Metal detectors are capable of finding gold. Gold possesses distinct properties that allow these devices to identify its presence underground.
How Metal Detectors Find Gold
Metal detectors operate on the principle of electromagnetic induction. A transmitting coil within the detector sends out an electrical current, which creates a primary magnetic field. When this magnetic field encounters a metallic object like gold, it induces small electrical currents, known as eddy currents, within the metal itself. These eddy currents then generate their own secondary magnetic field, which the detector’s receiving coil picks up.
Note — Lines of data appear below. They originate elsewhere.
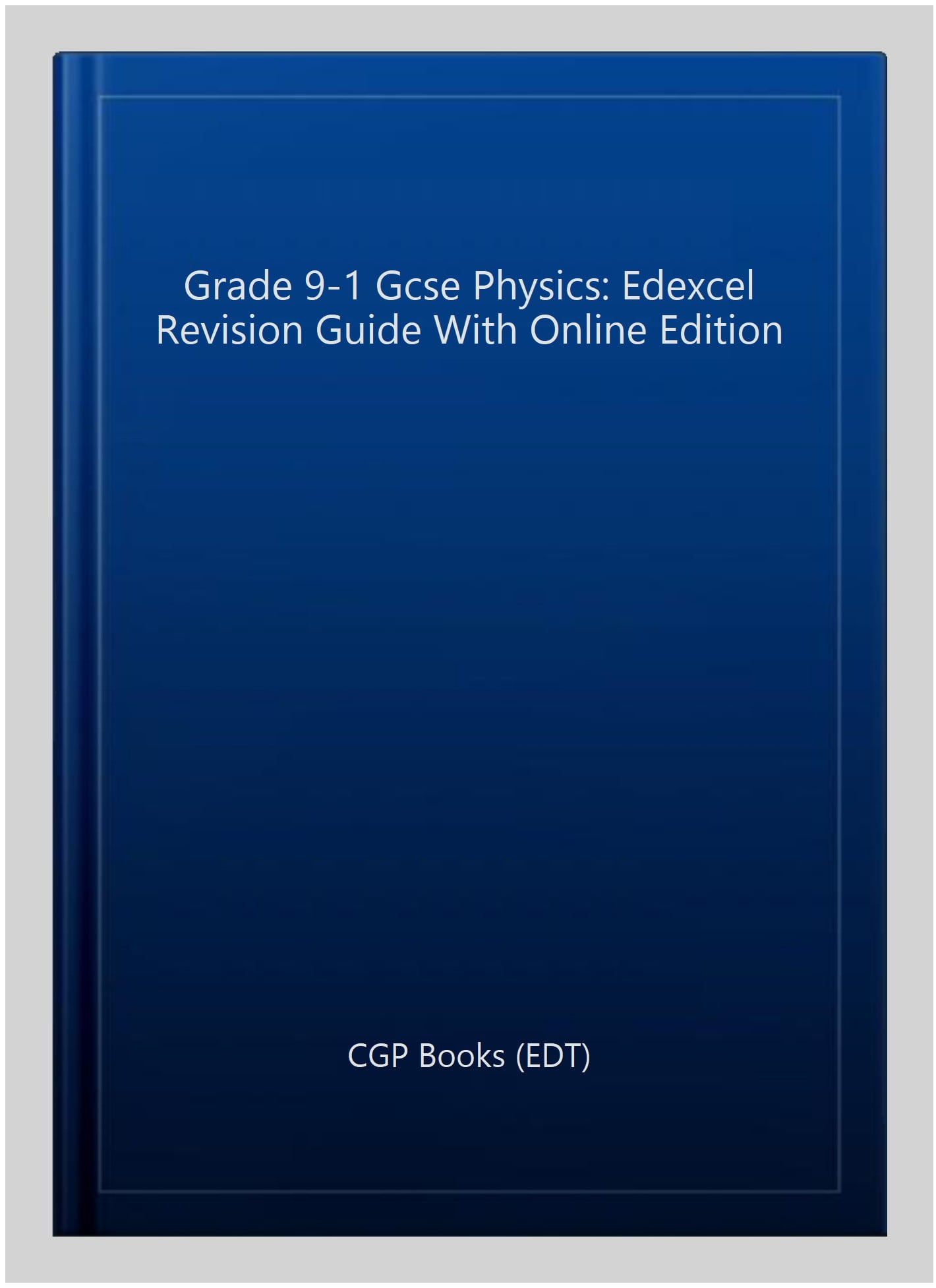 GCSE Physics Edexcel Revision Guide includes Online Edition, Videos & Quizzes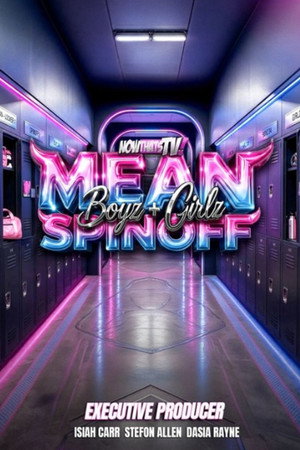 Mean Girlz & Boys Spinoff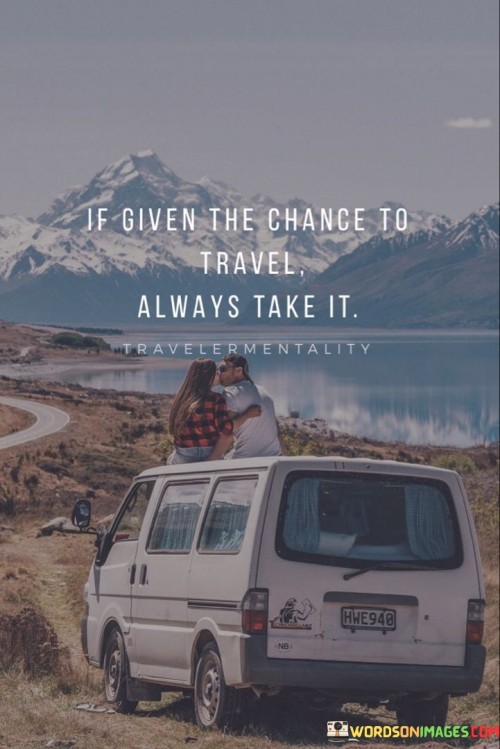 If-Given-The-Chance-To-Travel-Always-Take-It-Quotes.jpeg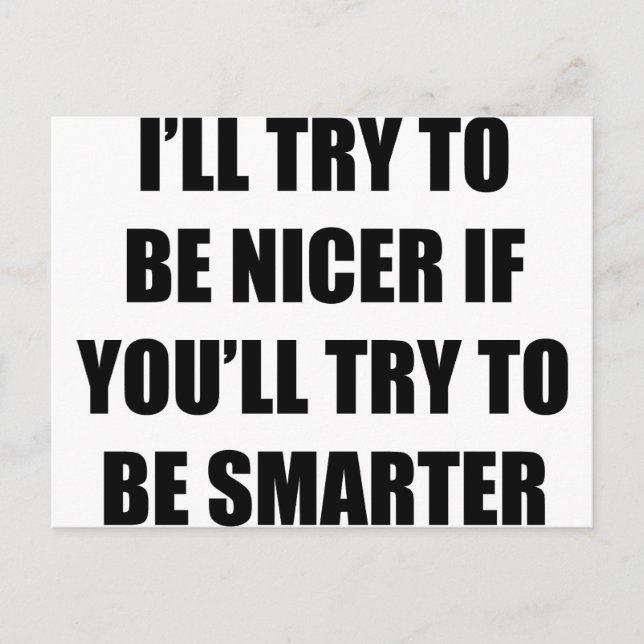 I'll Try To Be Nicer Postcard (Front)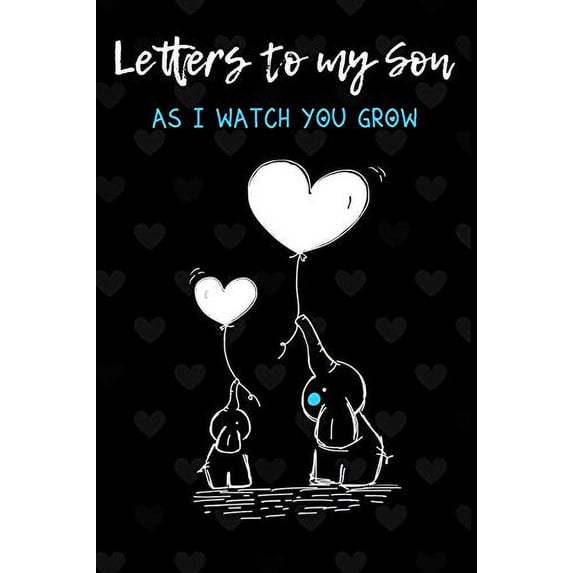Pre-Owned Letters to my Son as I watch you grow: Blank Lined Journal, 150 Pages, 6 x 9, Nice Gift New Parents & Mothers, Memories and Notes your Little Ones, Paperback
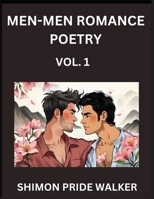 Men-Men Romance Poetry with Christian Bible (Part 1)- Self-help Queer Gay Love Poems of Romance, Supporting non-binary LGBTQ+ People, Verse Between MM Rainbow Heartbeats B0FPPJGT74 Book Cover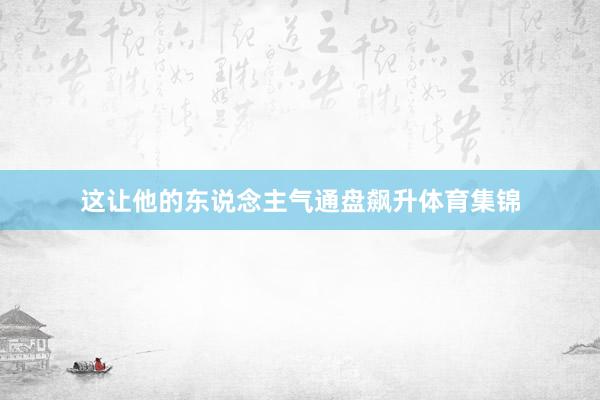这让他的东说念主气通盘飙升体育集锦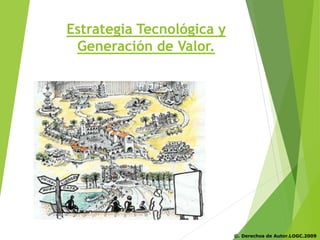 Estrategia Tecnológica y
Generación de Valor.
©. Derechos de Autor.LOGC.2009
 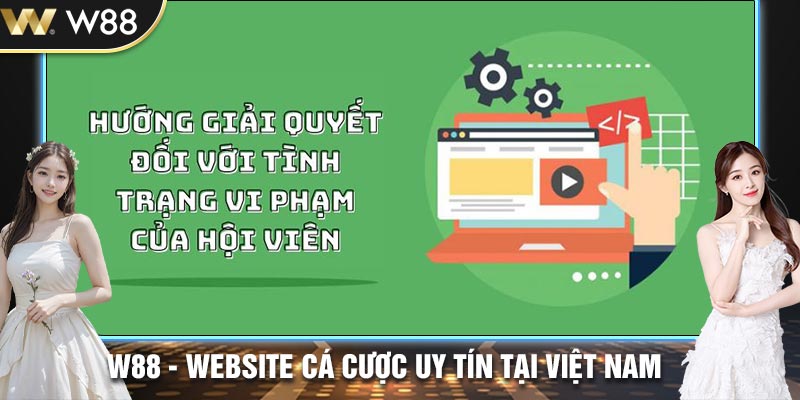 Hướng giải quyết đối với tình trạng vi phạm của hội viên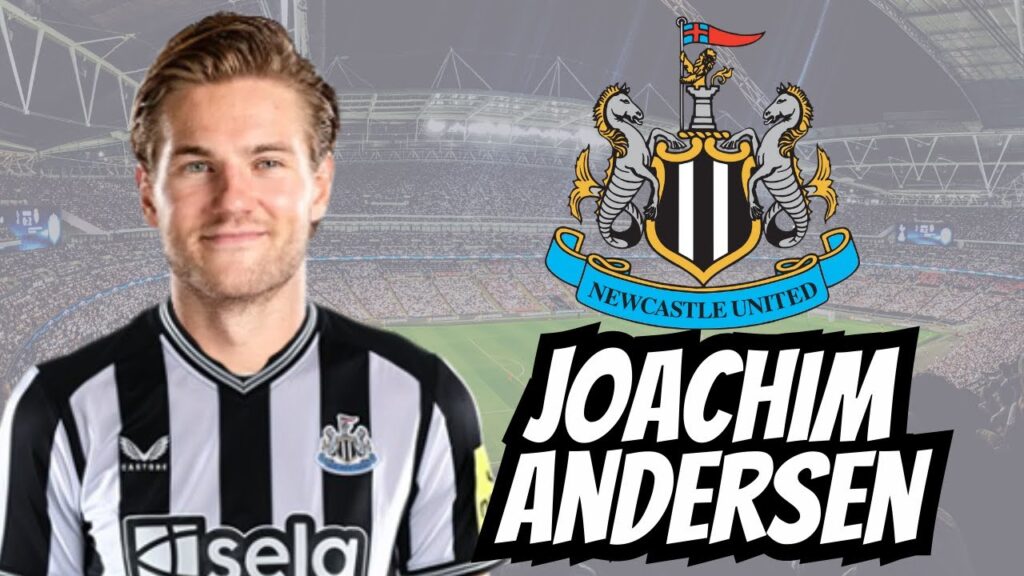 JOACHIM ANDERSEN   ● Welcome to Newcastle  - 2023 - Best Defende, & Pass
Gold is a non-ferrous metal, but its high electrical conductivity allows it to efficiently produce these eddy currents.
Factors Influencing Gold Detection
Several elements impact how effectively a metal detector can find gold. The size and shape of the gold target play a significant role, as smaller gold flakes or nuggets can be more challenging to detect than larger pieces. Gold’s purity affects its conductivity and the strength of the signal it produces, with higher purity gold providing a clearer signal.
The depth at which gold is buried directly influences detectability, with shallower targets being easier to locate. Ground mineralization, caused by conductive minerals like iron oxides in the soil, can interfere with a detector’s signal, creating “noise” that can mask the presence of gold. Some detectors can adjust for this interference through ground balancing.
Detector technology also plays a role, with Very Low Frequency (VLF) and Pulse Induction (PI) detectors being common types. VLF detectors are known for their sensitivity to smaller gold nuggets and their ability to differentiate between metals. In contrast, PI detectors are generally less affected by highly mineralized soil and can often detect gold at greater depths, particularly larger pieces.
Interpreting Gold Signals
Metal detectors provide various forms of feedback to indicate a target, including audio tones and visual display numbers. Gold typically produces a distinct audio tone that can be learned and recognized by experienced users. Many modern detectors also feature a visual display that shows a Target ID number. This number helps classify the detected metal, with gold usually registering within a specific range of numbers, distinct from iron or other common trash metals.
The process of “discrimination” allows users to filter out unwanted metals based on their conductivity properties. However, setting discrimination too high can cause the detector to ignore small gold pieces, as their signals might resemble those of unwanted metals. Distinguishing gold from other conductive metals requires practice and familiarity with the specific detector’s responses.